I came across two stories yesterday about women in the Arab world that could not have been more different.

The first was a press release I was sent from the “Network of Free Ulema” in Libya. I don’t know anything about them (other than the fact that the press release was in English, which I thought was quite curious. I’m assuming there was an Arabic version too. And the info that they’ve carefully written up in Wikipedia. They are very media savvy. Good for them!)

The press release was on the occasion of International Women’s Day in order to:

“celebrate your heroic political, social, scholarly and economic achievements. We congratulate you, and promise you that all of us, women and men, will work together towards a Libya of equality and fairness for all.”

I haven’t copied out the whole text, but I did like this line at the end:

“May the significance of this special day, become an inspiration for a New and Free Libya.”

Women’s actions can and should be an inspiration not just for women, but for everyone. I like the recognition of this.

It’s great to see this worldliness in the Ulema, and their recognition of the importance of women and the status and respect that they deserve. It gives me some hope for change. It also underlines a point I made in an article earlier this week that the up-front participation by women in the revolutions of the Middle East has forever changed their status.  It’s re-iterated in a piece written by Naomi Wolf on The Middle East Feminist Revolution.
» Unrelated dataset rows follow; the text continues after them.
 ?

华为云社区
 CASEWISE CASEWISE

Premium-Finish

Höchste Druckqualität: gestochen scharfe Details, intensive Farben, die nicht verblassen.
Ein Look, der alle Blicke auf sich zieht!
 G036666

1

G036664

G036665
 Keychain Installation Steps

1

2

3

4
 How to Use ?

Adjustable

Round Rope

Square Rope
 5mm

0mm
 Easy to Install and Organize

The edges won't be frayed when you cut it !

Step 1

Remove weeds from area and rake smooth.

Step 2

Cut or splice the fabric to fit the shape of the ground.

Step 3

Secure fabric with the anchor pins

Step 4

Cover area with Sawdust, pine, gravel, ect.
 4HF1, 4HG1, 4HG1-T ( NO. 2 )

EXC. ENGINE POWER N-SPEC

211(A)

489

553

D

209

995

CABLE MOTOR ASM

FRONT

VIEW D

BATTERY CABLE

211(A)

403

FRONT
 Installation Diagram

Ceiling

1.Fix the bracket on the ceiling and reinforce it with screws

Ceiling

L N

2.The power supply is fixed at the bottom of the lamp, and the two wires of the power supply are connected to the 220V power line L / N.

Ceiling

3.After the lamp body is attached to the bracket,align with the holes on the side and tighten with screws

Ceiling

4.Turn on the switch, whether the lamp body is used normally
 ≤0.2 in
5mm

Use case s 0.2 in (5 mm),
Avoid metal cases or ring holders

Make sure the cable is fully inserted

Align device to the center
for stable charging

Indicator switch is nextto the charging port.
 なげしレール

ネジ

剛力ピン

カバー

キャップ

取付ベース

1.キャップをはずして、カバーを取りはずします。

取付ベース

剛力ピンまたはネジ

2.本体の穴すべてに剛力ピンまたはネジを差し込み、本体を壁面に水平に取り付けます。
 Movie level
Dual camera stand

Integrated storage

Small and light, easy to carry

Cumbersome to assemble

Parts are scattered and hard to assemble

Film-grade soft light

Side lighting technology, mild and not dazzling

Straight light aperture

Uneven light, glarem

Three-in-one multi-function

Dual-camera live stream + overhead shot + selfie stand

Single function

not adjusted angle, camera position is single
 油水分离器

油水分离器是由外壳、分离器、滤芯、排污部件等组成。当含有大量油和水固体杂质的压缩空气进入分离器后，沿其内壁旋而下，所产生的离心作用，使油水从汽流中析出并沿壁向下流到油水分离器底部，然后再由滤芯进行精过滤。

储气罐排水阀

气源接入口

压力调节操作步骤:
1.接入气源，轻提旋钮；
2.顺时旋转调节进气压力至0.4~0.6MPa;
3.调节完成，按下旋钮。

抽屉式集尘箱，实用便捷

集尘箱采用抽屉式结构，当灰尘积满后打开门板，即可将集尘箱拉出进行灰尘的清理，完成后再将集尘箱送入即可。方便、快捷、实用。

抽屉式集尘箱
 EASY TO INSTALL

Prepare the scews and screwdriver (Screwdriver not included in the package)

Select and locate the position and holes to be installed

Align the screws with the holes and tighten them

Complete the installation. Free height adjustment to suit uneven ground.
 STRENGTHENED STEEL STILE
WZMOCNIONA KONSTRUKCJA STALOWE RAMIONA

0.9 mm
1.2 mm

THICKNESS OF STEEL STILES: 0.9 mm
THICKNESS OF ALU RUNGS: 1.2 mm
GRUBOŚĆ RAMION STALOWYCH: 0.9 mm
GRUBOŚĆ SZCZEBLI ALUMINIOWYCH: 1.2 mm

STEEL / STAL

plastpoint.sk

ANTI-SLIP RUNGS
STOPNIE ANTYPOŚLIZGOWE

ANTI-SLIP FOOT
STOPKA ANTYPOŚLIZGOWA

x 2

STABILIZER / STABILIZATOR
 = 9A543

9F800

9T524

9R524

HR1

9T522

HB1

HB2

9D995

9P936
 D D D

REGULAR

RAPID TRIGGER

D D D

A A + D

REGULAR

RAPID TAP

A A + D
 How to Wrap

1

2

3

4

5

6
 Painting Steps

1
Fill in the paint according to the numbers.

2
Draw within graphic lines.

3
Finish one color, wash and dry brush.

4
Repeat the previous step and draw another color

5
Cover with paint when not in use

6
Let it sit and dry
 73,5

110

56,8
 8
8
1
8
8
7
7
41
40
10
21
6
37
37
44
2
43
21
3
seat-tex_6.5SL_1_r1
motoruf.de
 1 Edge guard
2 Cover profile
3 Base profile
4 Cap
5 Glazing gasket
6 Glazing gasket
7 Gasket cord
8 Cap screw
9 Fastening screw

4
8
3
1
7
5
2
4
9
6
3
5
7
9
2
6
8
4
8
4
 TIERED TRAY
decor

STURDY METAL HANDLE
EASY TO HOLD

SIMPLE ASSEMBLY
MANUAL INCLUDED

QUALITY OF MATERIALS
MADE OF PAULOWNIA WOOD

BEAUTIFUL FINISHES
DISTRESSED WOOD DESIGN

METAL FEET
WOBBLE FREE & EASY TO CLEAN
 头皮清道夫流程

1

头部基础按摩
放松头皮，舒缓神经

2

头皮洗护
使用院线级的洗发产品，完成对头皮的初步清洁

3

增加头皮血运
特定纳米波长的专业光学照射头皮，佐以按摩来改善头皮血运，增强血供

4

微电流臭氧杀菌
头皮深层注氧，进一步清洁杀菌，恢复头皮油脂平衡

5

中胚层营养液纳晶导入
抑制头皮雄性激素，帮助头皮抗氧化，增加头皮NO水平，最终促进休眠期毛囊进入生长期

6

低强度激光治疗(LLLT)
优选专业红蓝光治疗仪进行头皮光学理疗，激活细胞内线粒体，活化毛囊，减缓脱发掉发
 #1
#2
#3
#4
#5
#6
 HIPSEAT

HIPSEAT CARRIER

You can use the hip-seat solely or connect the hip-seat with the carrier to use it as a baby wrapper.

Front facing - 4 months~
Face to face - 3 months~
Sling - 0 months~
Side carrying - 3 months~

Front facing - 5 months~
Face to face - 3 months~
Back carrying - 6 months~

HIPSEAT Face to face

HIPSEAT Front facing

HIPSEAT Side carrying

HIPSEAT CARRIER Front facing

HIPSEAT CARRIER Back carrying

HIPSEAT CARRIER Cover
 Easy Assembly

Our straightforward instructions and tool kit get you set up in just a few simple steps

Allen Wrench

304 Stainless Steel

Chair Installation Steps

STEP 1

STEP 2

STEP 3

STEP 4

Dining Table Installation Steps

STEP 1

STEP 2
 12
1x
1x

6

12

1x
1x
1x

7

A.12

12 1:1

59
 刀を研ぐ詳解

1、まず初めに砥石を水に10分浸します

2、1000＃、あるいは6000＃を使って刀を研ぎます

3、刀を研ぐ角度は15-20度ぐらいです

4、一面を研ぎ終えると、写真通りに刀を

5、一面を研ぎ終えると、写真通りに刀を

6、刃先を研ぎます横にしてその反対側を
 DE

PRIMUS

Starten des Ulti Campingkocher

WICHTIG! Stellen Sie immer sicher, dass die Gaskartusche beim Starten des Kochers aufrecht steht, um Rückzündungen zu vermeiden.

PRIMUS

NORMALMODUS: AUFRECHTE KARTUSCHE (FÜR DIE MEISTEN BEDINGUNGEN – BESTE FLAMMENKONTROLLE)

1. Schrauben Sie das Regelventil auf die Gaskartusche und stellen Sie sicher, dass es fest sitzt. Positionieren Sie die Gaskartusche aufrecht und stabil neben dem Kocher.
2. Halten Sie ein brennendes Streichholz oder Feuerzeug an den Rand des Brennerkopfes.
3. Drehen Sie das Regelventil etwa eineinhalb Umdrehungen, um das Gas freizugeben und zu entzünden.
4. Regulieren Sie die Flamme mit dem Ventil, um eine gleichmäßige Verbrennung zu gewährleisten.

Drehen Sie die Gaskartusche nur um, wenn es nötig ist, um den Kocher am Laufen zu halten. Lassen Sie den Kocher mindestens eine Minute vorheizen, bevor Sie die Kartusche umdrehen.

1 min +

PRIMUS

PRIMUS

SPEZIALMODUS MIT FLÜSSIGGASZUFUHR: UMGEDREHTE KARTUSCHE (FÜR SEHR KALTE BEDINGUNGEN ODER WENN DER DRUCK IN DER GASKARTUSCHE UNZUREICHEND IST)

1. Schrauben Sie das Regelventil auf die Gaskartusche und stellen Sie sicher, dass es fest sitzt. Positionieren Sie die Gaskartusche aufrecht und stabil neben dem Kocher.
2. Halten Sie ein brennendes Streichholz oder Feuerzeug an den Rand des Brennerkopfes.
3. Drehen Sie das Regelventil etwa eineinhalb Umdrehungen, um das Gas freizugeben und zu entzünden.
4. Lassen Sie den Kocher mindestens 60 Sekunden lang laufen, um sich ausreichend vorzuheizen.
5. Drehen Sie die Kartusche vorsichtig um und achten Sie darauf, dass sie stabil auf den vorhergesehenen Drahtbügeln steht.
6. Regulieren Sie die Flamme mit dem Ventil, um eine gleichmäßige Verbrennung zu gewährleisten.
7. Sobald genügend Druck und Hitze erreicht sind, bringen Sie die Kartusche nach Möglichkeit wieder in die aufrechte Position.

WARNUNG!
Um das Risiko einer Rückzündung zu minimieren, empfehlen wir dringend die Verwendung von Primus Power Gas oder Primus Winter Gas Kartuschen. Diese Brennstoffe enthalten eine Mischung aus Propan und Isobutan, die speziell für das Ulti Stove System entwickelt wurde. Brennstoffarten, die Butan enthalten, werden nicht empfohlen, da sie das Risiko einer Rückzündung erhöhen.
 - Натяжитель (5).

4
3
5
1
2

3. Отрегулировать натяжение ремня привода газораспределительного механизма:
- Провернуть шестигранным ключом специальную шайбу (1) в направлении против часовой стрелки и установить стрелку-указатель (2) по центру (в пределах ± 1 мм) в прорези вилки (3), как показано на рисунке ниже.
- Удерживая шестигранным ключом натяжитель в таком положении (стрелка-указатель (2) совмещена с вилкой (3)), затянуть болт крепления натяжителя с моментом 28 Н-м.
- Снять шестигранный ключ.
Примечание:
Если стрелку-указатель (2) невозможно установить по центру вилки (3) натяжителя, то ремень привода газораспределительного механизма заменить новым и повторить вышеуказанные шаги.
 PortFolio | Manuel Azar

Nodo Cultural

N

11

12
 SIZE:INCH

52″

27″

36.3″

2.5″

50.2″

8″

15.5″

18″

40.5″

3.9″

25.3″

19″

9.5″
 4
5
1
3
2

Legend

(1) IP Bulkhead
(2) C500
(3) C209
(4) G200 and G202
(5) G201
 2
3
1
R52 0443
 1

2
Contrast this with a heartbreaking piece in The National yesterday about the prevalence of women in Saudi Arabia who are being forced NOT to marry by their fathers and brothers. The article writes:

Amal Saleh would like to marry and have a family, but she needs her father’s permission. And he won’t give it. A university professor in her mid-thirties, Amal has had numerous suitors asking for her hand, but her father always refuses. “They are not rich, or he doesn’t like their fathers or they are not from the same social group,” she says. Work colleagues who proposed were turned away because they were not from the same tribe. Her brothers support her father, she says, because they fear “that if I had a partner he would share in my money”. For her male relatives, Amal says, “I am like a horse. They don’t treat me as a human being. They treat me as if I belong to them and they should decide what to do with this ‘thing’.” The National is not publishing Amal’s real name because her father threatened to kill her if she sought help outside the family.

It seems that a number of reasons lie behind fathers and brothers witholding permission to marry – permission which is required under Saudi Arabia’s guardianship laws for women to marry. The woman’s salary is lost to the family. They are worried that she will take away her share of the inheritance. They don’t like the family of the intended.

Even though such behaviour on the part of the family is against Islamic law – and the country’s chief mufti has stated it to be so, adding that it should bring a penalty of imprisonment, this tribal custom persists. In fact,women who protest against such behaviour are taken to court by their families for ‘disobedience’, and bafflingly the court upholds this.

Amal’s words wrench my guts. She uses a similar analogy to the period of jahiliyyah that I’ve used before. She says:

“Before Islam, they had this practice of killing a girl when she is just a baby [because] they were ashamed of her as they wanted a boy,” Amal had said in the interview. “Now I’m saying that history is being repeated. They kill us when we have emotions and can understand and are aware of our rights. Maybe if they killed me as a child it would be better than now.”

Two corners of the Muslim world, two very different stories. On the one hand there is hope that respect for women and a recognition of their equality and status is now on the horizon. On the other hand, despair that there is still a long way to go.